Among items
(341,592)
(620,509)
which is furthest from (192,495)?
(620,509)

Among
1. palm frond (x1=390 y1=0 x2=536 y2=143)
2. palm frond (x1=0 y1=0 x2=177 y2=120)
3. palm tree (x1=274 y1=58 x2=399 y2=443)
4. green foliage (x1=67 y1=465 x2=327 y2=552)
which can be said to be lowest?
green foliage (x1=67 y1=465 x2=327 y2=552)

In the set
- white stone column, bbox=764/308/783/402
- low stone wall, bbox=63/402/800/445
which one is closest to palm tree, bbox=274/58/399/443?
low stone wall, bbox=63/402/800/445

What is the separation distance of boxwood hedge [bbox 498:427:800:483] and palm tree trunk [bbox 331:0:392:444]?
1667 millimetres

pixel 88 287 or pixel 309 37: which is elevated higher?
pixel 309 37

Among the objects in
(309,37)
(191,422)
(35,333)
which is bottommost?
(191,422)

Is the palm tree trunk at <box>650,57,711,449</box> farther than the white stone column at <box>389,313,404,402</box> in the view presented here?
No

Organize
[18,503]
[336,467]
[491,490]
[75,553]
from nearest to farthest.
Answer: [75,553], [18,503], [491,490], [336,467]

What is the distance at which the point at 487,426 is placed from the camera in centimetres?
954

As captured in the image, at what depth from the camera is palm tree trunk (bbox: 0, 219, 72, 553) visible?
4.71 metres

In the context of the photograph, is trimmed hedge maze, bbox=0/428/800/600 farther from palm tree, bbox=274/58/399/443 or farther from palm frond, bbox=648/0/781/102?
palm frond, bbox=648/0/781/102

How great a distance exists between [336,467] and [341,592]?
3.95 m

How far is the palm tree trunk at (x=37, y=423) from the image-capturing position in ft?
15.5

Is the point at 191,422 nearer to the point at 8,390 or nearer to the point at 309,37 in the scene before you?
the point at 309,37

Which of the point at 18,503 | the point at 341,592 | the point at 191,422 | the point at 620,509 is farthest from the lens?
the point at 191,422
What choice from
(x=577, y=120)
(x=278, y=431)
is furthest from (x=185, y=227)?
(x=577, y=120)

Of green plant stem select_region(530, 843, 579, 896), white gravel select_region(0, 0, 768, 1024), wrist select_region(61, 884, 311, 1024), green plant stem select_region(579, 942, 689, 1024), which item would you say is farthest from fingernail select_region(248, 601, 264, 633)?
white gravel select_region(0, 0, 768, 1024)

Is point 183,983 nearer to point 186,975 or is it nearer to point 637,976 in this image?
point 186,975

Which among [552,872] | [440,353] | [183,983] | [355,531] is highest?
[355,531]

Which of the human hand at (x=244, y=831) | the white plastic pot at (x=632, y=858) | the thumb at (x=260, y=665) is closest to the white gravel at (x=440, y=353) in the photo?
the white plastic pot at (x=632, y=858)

***

Exercise: Please turn the data, from its first line up to and including the line containing "4.71 metres", into a Markdown table with the columns Row and Line. Number each row and skip blank lines.

Task output:
| Row | Line |
|---|---|
| 1 | Among items |
| 2 | (341,592) |
| 3 | (620,509) |
| 4 | which is furthest from (192,495)? |
| 5 | (620,509) |
| 6 | Among |
| 7 | 1. palm frond (x1=390 y1=0 x2=536 y2=143) |
| 8 | 2. palm frond (x1=0 y1=0 x2=177 y2=120) |
| 9 | 3. palm tree (x1=274 y1=58 x2=399 y2=443) |
| 10 | 4. green foliage (x1=67 y1=465 x2=327 y2=552) |
| 11 | which can be said to be lowest? |
| 12 | green foliage (x1=67 y1=465 x2=327 y2=552) |
| 13 | In the set |
| 14 | - white stone column, bbox=764/308/783/402 |
| 15 | - low stone wall, bbox=63/402/800/445 |
| 16 | which one is closest to palm tree, bbox=274/58/399/443? |
| 17 | low stone wall, bbox=63/402/800/445 |
| 18 | What is the separation distance of boxwood hedge [bbox 498:427:800:483] and palm tree trunk [bbox 331:0:392:444]? |
| 19 | 1667 millimetres |
| 20 | pixel 88 287 or pixel 309 37: which is elevated higher? |
| 21 | pixel 309 37 |
| 22 | Among the objects in |
| 23 | (309,37) |
| 24 | (191,422) |
| 25 | (35,333) |
| 26 | which is bottommost? |
| 27 | (191,422) |
| 28 | Is the palm tree trunk at <box>650,57,711,449</box> farther than the white stone column at <box>389,313,404,402</box> in the view presented here? |
| 29 | No |
| 30 | Organize |
| 31 | [18,503] |
| 32 | [336,467] |
| 33 | [491,490] |
| 34 | [75,553] |
| 35 | from nearest to farthest. |
| 36 | Answer: [75,553], [18,503], [491,490], [336,467] |
| 37 | What is the distance at which the point at 487,426 is placed from the camera in centimetres? |
| 38 | 954 |
| 39 | As captured in the image, at what depth from the camera is palm tree trunk (bbox: 0, 219, 72, 553) visible? |
| 40 | 4.71 metres |